Tag Archives: learning

Flavors of Mexico

Life is full of the most natural of flavors...open your eyesand take a momentto savor them.

When we first arrived in Mexico, my senses were overwhelmed with the sights, sounds, and tastes of my new home.  I was willing to try just about anything. I even managed to choke down the unpleasant bits in the name of experience.  Everything was incredible. Everything was fascinating.  It was a lot like falling in love.

As I’ve passed the 10-year mark here in Mexico, that initial euphoria has taken a nosedive.  I am no longer willing to gag on my life experiences for the greater good.  That doesn’t mean that Mexico still doesn’t inspire me to heights of great passion.  It does, but it’s not the same as when I first fell in love.

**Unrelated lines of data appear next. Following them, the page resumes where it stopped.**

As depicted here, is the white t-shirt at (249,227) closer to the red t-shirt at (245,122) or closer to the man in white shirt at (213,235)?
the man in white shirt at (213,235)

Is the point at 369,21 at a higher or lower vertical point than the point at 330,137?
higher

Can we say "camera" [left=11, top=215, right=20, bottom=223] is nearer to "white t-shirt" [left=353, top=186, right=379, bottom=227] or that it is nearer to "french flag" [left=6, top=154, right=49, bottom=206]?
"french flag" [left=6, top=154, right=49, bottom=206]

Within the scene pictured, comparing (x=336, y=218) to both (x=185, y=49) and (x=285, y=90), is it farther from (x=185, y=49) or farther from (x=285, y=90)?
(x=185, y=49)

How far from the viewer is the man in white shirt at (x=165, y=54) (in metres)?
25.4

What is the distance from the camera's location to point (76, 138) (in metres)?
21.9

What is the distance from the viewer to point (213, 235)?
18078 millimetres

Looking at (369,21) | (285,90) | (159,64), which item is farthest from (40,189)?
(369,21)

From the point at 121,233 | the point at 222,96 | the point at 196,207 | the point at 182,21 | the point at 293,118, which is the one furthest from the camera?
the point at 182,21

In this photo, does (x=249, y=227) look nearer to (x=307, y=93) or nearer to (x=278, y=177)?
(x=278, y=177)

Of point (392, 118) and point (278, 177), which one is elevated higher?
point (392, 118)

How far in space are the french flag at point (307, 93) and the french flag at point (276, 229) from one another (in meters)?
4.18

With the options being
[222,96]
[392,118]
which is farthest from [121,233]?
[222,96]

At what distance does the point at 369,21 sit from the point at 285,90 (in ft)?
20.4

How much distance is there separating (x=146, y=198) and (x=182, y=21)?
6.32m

There’s a word in Spanish that I think foodies would understand.  Saborear.  Literally translated, it means to savor.  Saborear goes beyond that brief moment that the food actually touches your tongue.  To saborear something is to hold it in your mouth and experience the flavor and texture of the food, to enjoy the act of eating.  To seek out the individual nuances of the ingredients and ponder them separately and in conjunction with the other flavors.  It’s not a sandwich cramming type of lifestyle.

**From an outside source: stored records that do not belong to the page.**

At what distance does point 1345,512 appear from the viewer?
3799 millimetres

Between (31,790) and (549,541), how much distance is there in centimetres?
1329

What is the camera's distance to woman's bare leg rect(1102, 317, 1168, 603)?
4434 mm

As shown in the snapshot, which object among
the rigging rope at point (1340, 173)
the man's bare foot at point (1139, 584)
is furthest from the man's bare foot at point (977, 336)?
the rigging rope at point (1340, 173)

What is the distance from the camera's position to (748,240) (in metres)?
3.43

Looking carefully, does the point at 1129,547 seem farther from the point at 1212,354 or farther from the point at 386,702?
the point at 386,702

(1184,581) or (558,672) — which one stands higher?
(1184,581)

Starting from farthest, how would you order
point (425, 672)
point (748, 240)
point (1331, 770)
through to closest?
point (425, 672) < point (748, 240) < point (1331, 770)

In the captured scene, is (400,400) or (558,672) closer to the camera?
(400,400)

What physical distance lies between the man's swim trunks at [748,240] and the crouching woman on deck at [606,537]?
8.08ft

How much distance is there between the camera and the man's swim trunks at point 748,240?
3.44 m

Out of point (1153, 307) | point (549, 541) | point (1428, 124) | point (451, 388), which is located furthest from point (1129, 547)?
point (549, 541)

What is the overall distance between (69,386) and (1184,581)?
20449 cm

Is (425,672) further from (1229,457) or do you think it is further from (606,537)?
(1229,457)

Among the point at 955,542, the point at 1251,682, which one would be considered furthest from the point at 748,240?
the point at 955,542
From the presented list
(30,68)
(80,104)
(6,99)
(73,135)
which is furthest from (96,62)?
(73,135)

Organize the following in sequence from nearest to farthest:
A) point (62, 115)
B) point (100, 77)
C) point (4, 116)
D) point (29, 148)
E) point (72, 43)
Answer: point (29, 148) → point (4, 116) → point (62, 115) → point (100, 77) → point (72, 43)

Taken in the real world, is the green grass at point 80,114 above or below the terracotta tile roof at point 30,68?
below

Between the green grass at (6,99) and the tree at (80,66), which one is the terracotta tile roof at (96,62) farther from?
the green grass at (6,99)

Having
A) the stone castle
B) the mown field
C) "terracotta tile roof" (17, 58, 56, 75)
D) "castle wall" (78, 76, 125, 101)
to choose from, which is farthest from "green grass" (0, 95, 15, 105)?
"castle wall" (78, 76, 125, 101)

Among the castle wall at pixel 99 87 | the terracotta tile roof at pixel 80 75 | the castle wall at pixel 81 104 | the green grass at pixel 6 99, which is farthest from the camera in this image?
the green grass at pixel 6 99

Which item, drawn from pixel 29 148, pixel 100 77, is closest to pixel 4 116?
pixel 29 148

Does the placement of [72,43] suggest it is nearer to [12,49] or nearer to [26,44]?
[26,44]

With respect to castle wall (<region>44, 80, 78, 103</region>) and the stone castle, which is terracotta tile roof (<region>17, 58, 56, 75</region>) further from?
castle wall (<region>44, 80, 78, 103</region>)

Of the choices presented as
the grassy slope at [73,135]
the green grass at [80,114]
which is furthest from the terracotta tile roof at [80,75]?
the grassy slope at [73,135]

I’ve learned to saborear my life in Mexico, which means making more deliberate choices, now and in the future. Unfortunately, living here in Mexico is often much like Bertie Bott’s Every Flavor Jellybeans of the wizarding world.  Sometimes you think you’ve chosen a nice toffee flavor and it turns out to be nothing more than ear wax. Alas!

Because of this alteration in life choices, my lifestyle over the past year has been undergoing some drastic changes.  (See A room of her own) I’m still in the transition process. I’ve made some headway as you’ll see in my Mid-year Goals update, but there are still some aspects I’m working on.  Meanwhile, I’ll saborear the moment I am in.

How do you saborear your life?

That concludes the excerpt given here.